Hopefully I don’t come off as patronizing when I offer some unrequited advice on choosing a medical school, particularly as it pertains to CCLCM.
First, there is way too much focus on money. As a resident, I completely understand the crunch of finances and also am wholly familiar with loan interest capitalization. But, the idea that you should choose a medical school based on financial incentives is foolish. If you are equally torn between schools, it can be very helpful. Or, if your goals are very distinct and directed toward quick completion with minimal turbulence. In that case, the lower the tuition the better. But otherwise? Choose where you will be happiest. Life is too short, residency is too hard, and your happiness is too important.
Medical school occurs during a formative period in your life and where you go to medical school sets off a cascade of life events that will determine (for many people) the specialty you choose, the career you desire, and your lifelong friends. Do NOT make a decision based on a few hundred thousand dollars if it means you will be any measure less happy once you make that more frugal or “safe” decision. Also, an extra year in earning potential does not matter. Not an iota, as it compares to the rest of your life- or at least that’s what it feels like now. The concept of weighing a hypothetical year of income against a year of experiential unknowns is both as unromantic and unappealing as it sounds when you consider the length of the average physician career. You’re never going to look back and think “I wish I had netted another year of salary”- life just does not work that way. You should be interested in an extra academic year because it affords you the chance for the first time in a long time (and what will be a long time thereafter) to intellectually explore an academic or personal pursuit without other pressing obligations or the relentless regiment of a ticking clock. As I tell incoming residency applicants, you need to find the place you will be happiest every day, not the most prestigious or where your faculty advisor thinks is the most flattering. Very few people can function at a high level when they are unhappy.
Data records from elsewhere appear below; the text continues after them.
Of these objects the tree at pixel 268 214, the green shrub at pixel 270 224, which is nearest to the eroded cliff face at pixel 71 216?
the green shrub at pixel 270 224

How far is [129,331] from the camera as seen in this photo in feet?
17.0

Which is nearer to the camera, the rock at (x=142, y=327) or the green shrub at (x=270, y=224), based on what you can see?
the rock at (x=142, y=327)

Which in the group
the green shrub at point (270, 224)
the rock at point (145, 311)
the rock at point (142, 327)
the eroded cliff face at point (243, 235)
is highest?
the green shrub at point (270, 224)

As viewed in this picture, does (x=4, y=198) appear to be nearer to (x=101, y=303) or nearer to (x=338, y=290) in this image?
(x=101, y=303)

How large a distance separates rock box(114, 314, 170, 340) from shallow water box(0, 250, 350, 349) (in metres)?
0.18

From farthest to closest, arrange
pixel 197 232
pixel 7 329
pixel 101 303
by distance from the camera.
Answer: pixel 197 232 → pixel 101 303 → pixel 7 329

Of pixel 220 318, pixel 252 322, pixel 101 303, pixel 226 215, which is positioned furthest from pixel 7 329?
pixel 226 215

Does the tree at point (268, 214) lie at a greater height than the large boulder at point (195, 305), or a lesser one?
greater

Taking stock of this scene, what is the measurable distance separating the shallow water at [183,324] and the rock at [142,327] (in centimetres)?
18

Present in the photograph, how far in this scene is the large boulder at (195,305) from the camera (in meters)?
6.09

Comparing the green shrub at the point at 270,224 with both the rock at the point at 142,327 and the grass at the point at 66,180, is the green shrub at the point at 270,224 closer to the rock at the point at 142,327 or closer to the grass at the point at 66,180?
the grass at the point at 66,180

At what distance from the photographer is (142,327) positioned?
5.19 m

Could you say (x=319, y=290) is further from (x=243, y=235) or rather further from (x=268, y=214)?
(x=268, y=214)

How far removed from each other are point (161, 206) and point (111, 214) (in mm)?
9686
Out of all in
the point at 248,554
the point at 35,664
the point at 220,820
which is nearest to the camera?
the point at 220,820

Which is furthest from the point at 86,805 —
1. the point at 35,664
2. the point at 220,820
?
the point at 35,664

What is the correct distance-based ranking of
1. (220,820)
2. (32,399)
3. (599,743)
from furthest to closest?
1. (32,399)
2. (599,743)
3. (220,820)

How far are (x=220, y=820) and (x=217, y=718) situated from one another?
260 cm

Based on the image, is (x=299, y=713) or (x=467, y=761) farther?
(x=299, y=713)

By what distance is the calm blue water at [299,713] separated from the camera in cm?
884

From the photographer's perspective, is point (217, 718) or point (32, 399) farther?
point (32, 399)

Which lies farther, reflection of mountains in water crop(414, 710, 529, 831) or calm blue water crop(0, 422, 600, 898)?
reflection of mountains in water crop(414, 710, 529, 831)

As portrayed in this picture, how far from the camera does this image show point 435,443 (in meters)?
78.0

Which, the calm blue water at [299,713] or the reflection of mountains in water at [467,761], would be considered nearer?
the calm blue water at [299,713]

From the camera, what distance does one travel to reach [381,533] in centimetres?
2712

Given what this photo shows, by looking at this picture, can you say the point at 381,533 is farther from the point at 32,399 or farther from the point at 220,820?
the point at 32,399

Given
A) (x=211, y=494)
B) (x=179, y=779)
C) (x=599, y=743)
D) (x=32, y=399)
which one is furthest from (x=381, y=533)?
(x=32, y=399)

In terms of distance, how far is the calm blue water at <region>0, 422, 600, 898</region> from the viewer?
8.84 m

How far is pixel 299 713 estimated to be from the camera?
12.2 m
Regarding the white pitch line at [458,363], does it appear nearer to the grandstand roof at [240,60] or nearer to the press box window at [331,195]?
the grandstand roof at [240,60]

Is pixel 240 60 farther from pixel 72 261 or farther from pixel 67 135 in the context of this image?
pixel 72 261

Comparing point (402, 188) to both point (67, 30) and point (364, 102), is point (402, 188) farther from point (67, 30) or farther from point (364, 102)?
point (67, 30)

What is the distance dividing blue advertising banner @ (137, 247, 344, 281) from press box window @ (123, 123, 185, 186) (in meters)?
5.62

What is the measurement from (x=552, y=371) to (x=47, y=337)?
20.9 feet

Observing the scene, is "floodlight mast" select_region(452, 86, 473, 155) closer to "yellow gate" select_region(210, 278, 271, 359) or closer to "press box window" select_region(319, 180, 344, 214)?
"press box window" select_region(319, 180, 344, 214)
There are a lot of components of medical schools that applicants focus on that again, from my perspective are inconsequential when taken out of context. Learning styles, lecture vs. PBL, parking, etc. These are only important in aggregate, when you debate whether or not the general educational focus of the school fits your personality and goals.
To that end, do not attend the Cleveland Clinic Lerner College of Medicine because it is less expensive. Furthermore, do not attend the Cleveland Clinic Lerner College of Medicine unless you truly have a sense that academic medicine is somehow in your future. It is otherwise a waste of your time, the school’s time, and your classmate’s time. There is no way that you’re going to be happy when you’re just trying to learn the cardiac cycle and instead of answering questions that prepare you for boards (like at other schools) you are being asked to prepare a mock three-armed randomized trial that builds on the results from a Cell 2008 paper on cardiac myosin, or whatever. Going through these academic exercises without the desire to be a functioning physician-investigator in the future will not endear you to research, it will drive you away.
Many of my classmates had to make the decision between places like CCLCM and JHH, HMS, etc and I don’t know exactly how each of them felt at the end of the 5 years. What I do know is that people who started out interested in academics were on the whole happier during their time than those who were on the fence about it.
As someone who is now glimpsing the end of a long residency, I’m going to continue being a researcher and a surgeon. And in that regard I am exceptionally happy with the education I received at Cleveland Clinic. I look back incredibly fondly and I have no doubt that I received world-class training. But I don’t know what my path would have been at a different school, and no really has that capability. What I do know is that I attended the school I thought would make me the happiest, and luckily I was right. I encourage you to do the same.
I wish you the best of luck."
It's from this thread if anyone is curious:
Which would you choose and why: CCLCM vs HMS?